### Brief
Given the entries that follow, write out exactly the lines starting at the one containing "category: monkeyvervet" and ending at the one containing "common name: african bush elephant", both ends included, and only those.

= = = = =

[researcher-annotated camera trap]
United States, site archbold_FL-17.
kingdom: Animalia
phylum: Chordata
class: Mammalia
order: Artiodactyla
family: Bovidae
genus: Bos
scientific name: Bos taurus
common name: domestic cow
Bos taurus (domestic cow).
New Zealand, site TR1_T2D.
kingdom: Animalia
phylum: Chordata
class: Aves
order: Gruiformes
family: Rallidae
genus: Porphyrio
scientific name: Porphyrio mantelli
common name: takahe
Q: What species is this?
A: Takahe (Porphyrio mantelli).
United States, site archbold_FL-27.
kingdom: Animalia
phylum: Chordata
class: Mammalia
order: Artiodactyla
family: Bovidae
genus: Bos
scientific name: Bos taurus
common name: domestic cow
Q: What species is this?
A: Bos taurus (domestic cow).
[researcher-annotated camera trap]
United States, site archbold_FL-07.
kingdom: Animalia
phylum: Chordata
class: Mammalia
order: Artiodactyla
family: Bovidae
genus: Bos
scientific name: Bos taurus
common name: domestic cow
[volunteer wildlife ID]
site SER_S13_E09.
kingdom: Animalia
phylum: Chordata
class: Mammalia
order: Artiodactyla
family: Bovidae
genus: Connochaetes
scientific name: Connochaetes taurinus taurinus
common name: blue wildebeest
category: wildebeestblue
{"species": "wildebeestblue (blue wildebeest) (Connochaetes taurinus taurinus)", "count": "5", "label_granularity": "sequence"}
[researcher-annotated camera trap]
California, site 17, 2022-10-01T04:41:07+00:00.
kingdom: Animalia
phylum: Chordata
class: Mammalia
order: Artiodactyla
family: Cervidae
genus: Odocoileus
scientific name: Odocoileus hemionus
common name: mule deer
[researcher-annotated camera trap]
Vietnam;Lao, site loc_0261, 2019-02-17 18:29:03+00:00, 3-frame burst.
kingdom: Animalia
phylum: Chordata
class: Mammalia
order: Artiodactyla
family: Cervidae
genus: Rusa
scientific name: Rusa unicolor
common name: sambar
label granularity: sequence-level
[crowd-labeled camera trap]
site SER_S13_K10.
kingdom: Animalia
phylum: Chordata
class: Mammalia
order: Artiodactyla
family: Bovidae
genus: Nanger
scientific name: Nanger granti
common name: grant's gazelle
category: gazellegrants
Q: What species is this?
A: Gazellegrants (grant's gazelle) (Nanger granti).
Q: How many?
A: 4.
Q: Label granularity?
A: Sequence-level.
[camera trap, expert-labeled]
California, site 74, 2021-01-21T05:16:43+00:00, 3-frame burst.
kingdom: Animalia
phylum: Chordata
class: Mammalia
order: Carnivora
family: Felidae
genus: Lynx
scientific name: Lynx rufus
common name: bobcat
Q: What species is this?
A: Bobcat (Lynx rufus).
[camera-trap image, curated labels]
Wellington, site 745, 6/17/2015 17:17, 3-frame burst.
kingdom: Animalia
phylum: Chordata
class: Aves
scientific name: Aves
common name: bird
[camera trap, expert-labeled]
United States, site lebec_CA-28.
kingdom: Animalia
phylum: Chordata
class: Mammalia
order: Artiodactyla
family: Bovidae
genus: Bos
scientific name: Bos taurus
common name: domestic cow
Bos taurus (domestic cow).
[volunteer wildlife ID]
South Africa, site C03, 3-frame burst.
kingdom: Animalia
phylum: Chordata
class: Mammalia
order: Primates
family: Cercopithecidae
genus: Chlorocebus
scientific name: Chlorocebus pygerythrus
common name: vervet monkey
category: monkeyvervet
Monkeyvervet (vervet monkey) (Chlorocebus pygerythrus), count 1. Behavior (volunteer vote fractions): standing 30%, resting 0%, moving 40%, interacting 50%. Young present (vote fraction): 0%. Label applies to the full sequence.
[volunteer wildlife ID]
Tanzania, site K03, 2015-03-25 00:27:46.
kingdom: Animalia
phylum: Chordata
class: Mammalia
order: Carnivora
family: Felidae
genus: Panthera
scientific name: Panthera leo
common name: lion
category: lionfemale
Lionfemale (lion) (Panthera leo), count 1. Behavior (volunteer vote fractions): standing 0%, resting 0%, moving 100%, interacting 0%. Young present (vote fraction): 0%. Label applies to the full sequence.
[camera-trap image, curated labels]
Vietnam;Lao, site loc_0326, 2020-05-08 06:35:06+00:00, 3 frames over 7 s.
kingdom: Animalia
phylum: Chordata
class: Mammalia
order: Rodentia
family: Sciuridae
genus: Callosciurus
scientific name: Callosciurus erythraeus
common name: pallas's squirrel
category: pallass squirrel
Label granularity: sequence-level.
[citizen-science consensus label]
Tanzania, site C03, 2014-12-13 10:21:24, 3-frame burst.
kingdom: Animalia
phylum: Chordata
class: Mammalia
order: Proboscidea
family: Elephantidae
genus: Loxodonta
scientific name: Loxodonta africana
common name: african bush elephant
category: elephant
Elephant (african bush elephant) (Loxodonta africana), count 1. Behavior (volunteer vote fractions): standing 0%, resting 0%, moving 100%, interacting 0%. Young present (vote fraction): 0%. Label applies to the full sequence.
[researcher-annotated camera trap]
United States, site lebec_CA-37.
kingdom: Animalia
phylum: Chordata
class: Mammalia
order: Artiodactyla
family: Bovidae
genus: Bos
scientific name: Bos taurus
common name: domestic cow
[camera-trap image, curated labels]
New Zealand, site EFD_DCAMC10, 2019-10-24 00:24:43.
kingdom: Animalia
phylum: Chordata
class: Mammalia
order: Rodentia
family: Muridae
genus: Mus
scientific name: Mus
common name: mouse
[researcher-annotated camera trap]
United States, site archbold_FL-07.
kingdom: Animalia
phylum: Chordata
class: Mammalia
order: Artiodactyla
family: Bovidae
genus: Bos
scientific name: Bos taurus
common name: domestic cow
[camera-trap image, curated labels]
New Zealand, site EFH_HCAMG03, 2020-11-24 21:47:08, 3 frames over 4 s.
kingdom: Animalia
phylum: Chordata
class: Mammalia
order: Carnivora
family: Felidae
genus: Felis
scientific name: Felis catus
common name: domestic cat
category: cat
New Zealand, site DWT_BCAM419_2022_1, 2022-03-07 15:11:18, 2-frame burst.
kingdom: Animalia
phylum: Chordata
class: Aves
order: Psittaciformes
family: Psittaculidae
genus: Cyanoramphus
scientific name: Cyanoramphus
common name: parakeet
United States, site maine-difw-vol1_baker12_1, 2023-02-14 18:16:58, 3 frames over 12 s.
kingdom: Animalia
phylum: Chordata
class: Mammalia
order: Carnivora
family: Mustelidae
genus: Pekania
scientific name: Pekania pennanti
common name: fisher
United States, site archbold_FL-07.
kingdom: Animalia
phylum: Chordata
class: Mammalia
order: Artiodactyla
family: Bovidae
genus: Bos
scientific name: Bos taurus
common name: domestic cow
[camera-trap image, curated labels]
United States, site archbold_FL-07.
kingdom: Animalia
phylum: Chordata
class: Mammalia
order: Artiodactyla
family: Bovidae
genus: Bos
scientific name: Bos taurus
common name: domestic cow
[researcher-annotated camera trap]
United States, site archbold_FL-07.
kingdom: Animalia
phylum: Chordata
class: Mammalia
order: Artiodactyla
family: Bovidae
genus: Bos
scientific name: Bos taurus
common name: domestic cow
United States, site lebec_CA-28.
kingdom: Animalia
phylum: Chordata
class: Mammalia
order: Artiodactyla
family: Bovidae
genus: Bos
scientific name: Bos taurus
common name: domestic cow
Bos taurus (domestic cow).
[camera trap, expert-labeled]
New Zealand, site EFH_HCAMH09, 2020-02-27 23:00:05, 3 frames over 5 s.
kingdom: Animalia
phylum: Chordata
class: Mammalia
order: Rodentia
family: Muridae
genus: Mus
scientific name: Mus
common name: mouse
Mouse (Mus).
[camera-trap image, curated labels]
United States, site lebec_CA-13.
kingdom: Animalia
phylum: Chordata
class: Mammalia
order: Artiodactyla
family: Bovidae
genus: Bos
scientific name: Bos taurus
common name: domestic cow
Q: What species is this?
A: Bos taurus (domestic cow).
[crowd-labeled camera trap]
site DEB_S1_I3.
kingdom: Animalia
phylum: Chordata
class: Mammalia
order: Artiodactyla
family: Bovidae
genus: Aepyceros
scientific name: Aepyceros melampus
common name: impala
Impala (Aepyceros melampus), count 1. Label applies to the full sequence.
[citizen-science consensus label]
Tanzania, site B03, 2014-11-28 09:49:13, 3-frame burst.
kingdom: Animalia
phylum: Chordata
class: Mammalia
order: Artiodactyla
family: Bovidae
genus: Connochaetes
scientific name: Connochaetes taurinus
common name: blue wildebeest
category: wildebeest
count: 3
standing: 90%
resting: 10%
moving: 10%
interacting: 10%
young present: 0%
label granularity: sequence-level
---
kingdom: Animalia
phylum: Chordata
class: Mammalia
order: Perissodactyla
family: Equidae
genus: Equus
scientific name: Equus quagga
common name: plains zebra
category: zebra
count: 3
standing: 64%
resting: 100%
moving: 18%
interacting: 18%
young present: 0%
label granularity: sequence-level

= = = = =

### Answer box
category: monkeyvervet
Monkeyvervet (vervet monkey) (Chlorocebus pygerythrus), count 1. Behavior (volunteer vote fractions): standing 30%, resting 0%, moving 40%, interacting 50%. Young present (vote fraction): 0%. Label applies to the full sequence.
[volunteer wildlife ID]
Tanzania, site K03, 2015-03-25 00:27:46.
kingdom: Animalia
phylum: Chordata
class: Mammalia
order: Carnivora
family: Felidae
genus: Panthera
scientific name: Panthera leo
common name: lion
category: lionfemale
Lionfemale (lion) (Panthera leo), count 1. Behavior (volunteer vote fractions): standing 0%, resting 0%, moving 100%, interacting 0%. Young present (vote fraction): 0%. Label applies to the full sequence.
[camera-trap image, curated labels]
Vietnam;Lao, site loc_0326, 2020-05-08 06:35:06+00:00, 3 frames over 7 s.
kingdom: Animalia
phylum: Chordata
class: Mammalia
order: Rodentia
family: Sciuridae
genus: Callosciurus
scientific name: Callosciurus erythraeus
common name: pallas's squirrel
category: pallass squirrel
Label granularity: sequence-level.
[citizen-science consensus label]
Tanzania, site C03, 2014-12-13 10:21:24, 3-frame burst.
kingdom: Animalia
phylum: Chordata
class: Mammalia
order: Proboscidea
family: Elephantidae
genus: Loxodonta
scientific name: Loxodonta africana
common name: african bush elephant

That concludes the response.